▸ **YOUR OBJECTIVE**
In the text below on socialism and the unrest in Egypt, rewrite the portion starting at "Instead of recognizing" and ending at "of the world.", changing "Western governments" to "European governments".

▸ **SELECTED EXCERPT**
Likewise, centralized state control of the economic decision-making and resources in the hands of an elite few, no matter what collectivist or populist ideology they profess, invariably leads to poverty and political corruption. The notion that a small group of experts can centrally plan an economy and make the correct choices for tens or hundreds of millions of people is a core tenet of socialist ideology. The purported necessity of this control, according to the collectivist rhetoric of socialism, is to ensure equality of economic outcome. But the real-world result where it has been tried has been equality of economic poverty.
The only people who escape this economic poverty and prosper under Socialism are the political class who run the system (who, after all, are still chosen from the ranks of us self-interested humans and not the Angels) and the super-wealthy who can buy influence and favoritism from the government for their business interests. This leads inevitably to the kind of political corruption and rent-seeking we see rampant in Egypt today:
[An Egyptian mother] added that she hoped in a future Egypt her daughter's ability to get a good education and good job would not depend on "wasta," which translates roughly as connections or influence -- a requirement that many Egyptians bemoan.
Predictably, our socialist-leaning experts in government and in our mainstream media outlets have chosen to highlight only the surface-level symptoms of the anger amongst the Egyptian people (platitudes like "40% of the nation living in utter poverty" and "lack of human rights") rather than the root causes (authoritarian socialist rule and policies) which created the conditions of revolution. Thus, the experts prescribe entirely the wrong cure for the unrest.
Instead of recognizing the problem for what it is -- decades of government-sanctioned violations of inalienable individual rights and liberty (to include economic liberty, which in turn stifled economic prosperity), which are part and parcel of socialist policy -- many choose instead to further promote their favored collectivist ideology by claiming that what is now needed in Egypt is a government that promotes "a society that cares for the poor and vulnerable" -- i.e., yet more socialism. Therefore, the dominant theme currently being espoused by Western governments and media outlets is that nothing is wrong with the idea of centrally imposed socialist policy; the only problem is that this socialist policy wasn't brought about via elections or democratic methods in Egypt, as it has been in the West or other parts of the world.
The idea that the same failed socialist ideology can somehow fix the problems it created in Egypt or that it can now somehow be made to work now if imposed there through democratic processes is farcical to say the least. The cold reality is that the breakdown of civil society in Egypt followed by the rise of radical Islamic elements is the predictable outcome of exactly the type of top-down socialist/collectivist polices our experts in the mainstream media and in the highest levels of the American government think are the solutions to the chaos we see occurring now in that nation and, to a growing degree, in our own.
What is not needed in Egypt -- or in our country for that matter -- is simply a doubling down on or continuation of old-fashioned and failed central-government imposed collectivist policies that are simply repacked through democratic political structures. What is needed in Egypt -- and in this country -- is an embrace (or re-embrace in our case) of the American Revolutionary ideas of popular sovereignty, inalienable individual rights, personal and economic liberty, and limited government. Only through adoption and adherence to these timeless and universal principles can personal freedom, economic prosperity, and ordered liberty be achieved in Egypt -- or, in the case of our country, retained.

▸ **SUPPLIED MATERIAL**
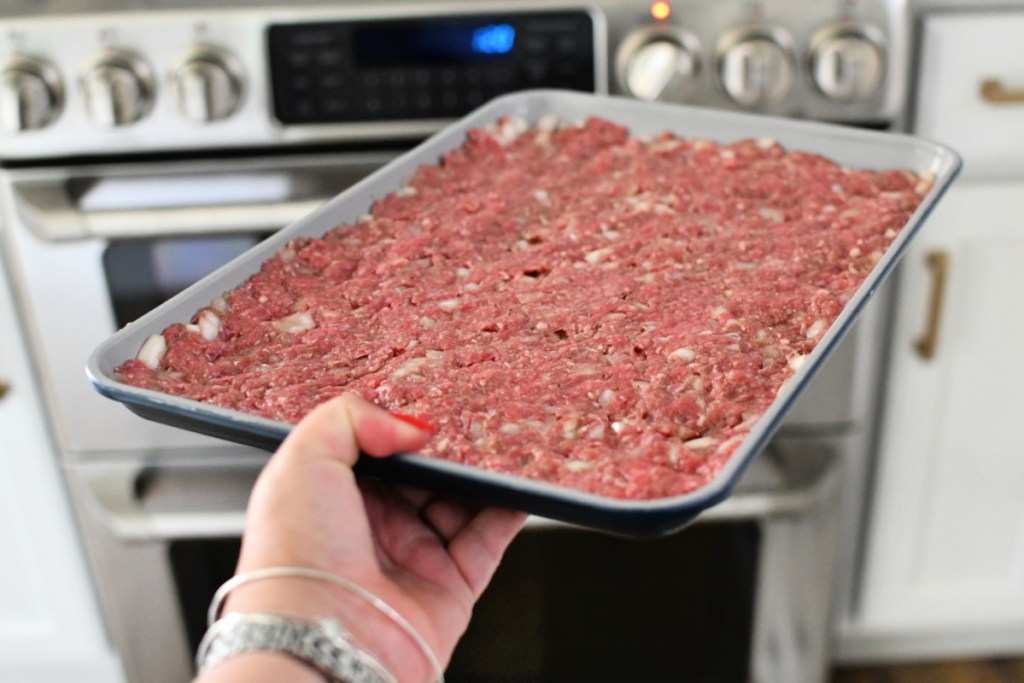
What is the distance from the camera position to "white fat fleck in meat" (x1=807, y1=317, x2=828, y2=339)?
2.35ft

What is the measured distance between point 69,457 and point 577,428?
0.87 metres

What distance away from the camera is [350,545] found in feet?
2.09

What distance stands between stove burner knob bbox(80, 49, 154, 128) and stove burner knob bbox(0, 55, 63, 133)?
1.5 inches

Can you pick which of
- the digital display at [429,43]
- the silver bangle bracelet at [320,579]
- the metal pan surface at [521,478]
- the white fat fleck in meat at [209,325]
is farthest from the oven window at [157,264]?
the silver bangle bracelet at [320,579]

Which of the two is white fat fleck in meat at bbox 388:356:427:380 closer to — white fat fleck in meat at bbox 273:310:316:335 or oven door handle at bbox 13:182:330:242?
white fat fleck in meat at bbox 273:310:316:335

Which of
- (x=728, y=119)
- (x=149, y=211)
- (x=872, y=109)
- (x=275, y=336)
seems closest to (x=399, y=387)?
(x=275, y=336)

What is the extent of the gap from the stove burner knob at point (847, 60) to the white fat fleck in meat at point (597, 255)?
17.0 inches

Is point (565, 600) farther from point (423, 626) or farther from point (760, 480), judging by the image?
point (423, 626)

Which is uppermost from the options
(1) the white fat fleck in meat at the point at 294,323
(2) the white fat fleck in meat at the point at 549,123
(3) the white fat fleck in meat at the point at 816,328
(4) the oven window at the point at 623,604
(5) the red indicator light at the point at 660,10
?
(5) the red indicator light at the point at 660,10

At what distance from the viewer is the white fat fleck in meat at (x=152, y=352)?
2.21ft

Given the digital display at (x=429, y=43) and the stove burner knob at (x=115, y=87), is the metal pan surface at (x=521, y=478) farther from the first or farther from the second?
the stove burner knob at (x=115, y=87)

▸ **TASK OUTPUT**
Instead of recognizing the problem for what it is -- decades of government-sanctioned violations of inalienable individual rights and liberty (to include economic liberty, which in turn stifled economic prosperity), which are part and parcel of socialist policy -- many choose instead to further promote their favored collectivist ideology by claiming that what is now needed in Egypt is a government that promotes "a society that cares for the poor and vulnerable" -- i.e., yet more socialism. Therefore, the dominant theme currently being espoused by European governments and media outlets is that nothing is wrong with the idea of centrally imposed socialist policy; the only problem is that this socialist policy wasn't brought about via elections or democratic methods in Egypt, as it has been in the West or other parts of the world.